Curiosity’s weekend “Brain transplant” proceeded perfectly and she’ll be ready to drive across the floor of Gale Crater in about a week, said the projects mission managers at a NASA news briefing on Tuesday, Aug. 14. And the team can’t wait to get Curiosity’s 6 wheels mobile on the heels of a plethora of science successes after just a week on Mars.
Over the past 4 sols, or Martian days, engineers at NASA’s Jet Propulsion Lab (JPL) successfully uploaded the new “R10” flight software that is required to carry our science operations on the Red Planet’s surface and transform the car-sized Curiosity from a landing vehicle into a fully fledged rover.
The step by step flight software transition onto both the primary and backup computers “went off without a hitch”, said mission manager Mike Watkins of JPL at the news briefing. “We are ‘Go’ to continue our checkout activities on Sol 9 (today).”
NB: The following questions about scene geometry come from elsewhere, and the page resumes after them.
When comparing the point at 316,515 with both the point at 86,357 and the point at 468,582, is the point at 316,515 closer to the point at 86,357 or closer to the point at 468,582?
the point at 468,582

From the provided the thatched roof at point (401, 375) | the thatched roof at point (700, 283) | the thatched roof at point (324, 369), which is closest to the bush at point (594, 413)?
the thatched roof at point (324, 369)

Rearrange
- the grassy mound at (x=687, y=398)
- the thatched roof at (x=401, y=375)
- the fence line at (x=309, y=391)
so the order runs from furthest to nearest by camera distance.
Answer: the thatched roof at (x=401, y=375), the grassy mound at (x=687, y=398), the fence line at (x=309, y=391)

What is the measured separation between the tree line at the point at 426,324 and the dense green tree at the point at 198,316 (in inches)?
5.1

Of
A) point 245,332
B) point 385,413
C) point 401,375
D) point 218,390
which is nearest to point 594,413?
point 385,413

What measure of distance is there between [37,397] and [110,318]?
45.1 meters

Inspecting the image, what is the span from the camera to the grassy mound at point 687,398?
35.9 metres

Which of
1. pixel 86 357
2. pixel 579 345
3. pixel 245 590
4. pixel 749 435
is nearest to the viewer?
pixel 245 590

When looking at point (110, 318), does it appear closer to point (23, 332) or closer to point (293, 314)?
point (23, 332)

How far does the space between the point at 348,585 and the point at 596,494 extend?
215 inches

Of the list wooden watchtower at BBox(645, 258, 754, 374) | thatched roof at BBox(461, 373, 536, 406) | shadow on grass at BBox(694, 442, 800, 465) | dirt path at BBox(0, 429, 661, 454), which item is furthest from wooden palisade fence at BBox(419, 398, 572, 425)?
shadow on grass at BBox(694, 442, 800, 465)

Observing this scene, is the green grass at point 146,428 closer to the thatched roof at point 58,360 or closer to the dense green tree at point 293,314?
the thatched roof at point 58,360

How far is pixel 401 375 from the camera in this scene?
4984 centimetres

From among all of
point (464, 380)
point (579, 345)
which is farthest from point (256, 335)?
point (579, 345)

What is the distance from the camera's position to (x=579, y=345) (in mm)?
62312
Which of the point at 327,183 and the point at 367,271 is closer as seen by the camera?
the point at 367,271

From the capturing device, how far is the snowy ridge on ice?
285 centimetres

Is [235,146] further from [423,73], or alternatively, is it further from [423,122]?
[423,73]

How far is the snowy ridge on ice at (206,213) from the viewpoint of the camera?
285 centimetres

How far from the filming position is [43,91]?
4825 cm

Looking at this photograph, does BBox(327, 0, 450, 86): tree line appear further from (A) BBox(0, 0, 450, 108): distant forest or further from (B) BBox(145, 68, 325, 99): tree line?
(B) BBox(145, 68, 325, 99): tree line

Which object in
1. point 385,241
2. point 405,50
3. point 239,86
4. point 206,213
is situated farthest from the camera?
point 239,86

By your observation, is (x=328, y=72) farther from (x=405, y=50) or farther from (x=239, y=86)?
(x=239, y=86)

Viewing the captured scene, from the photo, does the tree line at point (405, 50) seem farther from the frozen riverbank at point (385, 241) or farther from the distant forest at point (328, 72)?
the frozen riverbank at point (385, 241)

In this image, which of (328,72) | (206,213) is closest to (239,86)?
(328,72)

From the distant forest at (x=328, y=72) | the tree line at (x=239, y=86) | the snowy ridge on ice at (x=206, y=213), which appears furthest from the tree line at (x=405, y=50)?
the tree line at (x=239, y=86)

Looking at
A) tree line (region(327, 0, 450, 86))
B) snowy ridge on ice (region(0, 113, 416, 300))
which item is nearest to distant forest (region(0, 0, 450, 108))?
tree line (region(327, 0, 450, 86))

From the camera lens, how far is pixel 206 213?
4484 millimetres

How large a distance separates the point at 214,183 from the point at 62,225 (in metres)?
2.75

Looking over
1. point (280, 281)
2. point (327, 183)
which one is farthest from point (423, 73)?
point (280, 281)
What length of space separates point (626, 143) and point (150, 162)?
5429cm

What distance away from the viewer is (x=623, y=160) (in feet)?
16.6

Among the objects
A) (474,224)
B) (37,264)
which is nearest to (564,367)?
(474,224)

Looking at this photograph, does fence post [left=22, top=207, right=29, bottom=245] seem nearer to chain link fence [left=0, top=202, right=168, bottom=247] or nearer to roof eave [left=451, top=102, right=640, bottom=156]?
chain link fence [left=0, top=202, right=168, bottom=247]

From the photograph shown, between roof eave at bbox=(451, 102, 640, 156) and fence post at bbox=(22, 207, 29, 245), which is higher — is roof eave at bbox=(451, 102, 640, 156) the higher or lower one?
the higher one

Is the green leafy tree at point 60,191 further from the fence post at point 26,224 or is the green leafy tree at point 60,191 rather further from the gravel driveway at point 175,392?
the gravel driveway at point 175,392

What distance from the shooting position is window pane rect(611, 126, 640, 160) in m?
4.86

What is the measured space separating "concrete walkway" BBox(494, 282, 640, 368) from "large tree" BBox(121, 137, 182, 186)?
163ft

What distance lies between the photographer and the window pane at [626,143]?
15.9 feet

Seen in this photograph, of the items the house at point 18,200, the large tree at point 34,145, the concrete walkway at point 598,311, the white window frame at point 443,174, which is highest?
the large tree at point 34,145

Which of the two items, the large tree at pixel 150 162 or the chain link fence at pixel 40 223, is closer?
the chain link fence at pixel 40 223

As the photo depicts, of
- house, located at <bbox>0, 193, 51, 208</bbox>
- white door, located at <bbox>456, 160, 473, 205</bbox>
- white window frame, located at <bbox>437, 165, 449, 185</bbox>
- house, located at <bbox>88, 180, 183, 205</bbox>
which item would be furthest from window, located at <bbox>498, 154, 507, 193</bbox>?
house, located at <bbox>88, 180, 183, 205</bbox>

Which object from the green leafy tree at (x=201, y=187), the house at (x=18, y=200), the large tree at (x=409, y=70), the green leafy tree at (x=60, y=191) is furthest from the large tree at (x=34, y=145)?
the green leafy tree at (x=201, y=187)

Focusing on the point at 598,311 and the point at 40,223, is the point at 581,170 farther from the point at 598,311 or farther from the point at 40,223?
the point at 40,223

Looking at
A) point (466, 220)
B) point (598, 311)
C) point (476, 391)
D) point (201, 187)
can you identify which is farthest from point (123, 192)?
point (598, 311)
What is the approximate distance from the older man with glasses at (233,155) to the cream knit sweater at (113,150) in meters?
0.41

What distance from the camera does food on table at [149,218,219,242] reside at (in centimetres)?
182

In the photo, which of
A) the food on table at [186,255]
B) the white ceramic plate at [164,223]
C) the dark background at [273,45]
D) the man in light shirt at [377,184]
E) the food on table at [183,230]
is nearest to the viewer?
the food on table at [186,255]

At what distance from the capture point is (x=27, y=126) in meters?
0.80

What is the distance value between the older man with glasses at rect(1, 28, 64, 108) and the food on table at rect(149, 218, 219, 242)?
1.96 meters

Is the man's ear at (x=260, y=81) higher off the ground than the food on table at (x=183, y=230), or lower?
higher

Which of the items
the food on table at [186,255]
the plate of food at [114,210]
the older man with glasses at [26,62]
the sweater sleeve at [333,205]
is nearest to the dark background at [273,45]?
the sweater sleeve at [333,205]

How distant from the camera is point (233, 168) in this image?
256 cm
Watkins added that the electronic checkouts of all the additional science instruments tested so far, including the APXS, DAN and Chemmin, has gone well. Actual use tests are still upcoming.
“With the new flight software, we’re now going to test the steering actuators on Sol 13, and then we are going to take it out for a test drive here probably around Sol 15,” said Watkins. “We’re going to do a short drive of a couple of meters and then maybe turn and back up.”
Curiosity’s Wheels Set to Rove Mars inside Gale Crater. This mosaic shows Curiosity wheels, nuclear power source and pointy low gain antennea (LGA) in the foreground looking to the eroded northern rim of Gale Crater in the background. The mosaic was assembled from full resolution Navcam images snapped by Curiosity on Sol 2 on Aug. 8. Image stitching and processing by Ken Kremer and Marco Di Lorenzo. Credit: NASA/JPL-Caltech/Ken Kremer/Marco Di Lorenzo
See our rover wheel mosaic above, backdropped by the rim of Gale Crater some 15 miles away.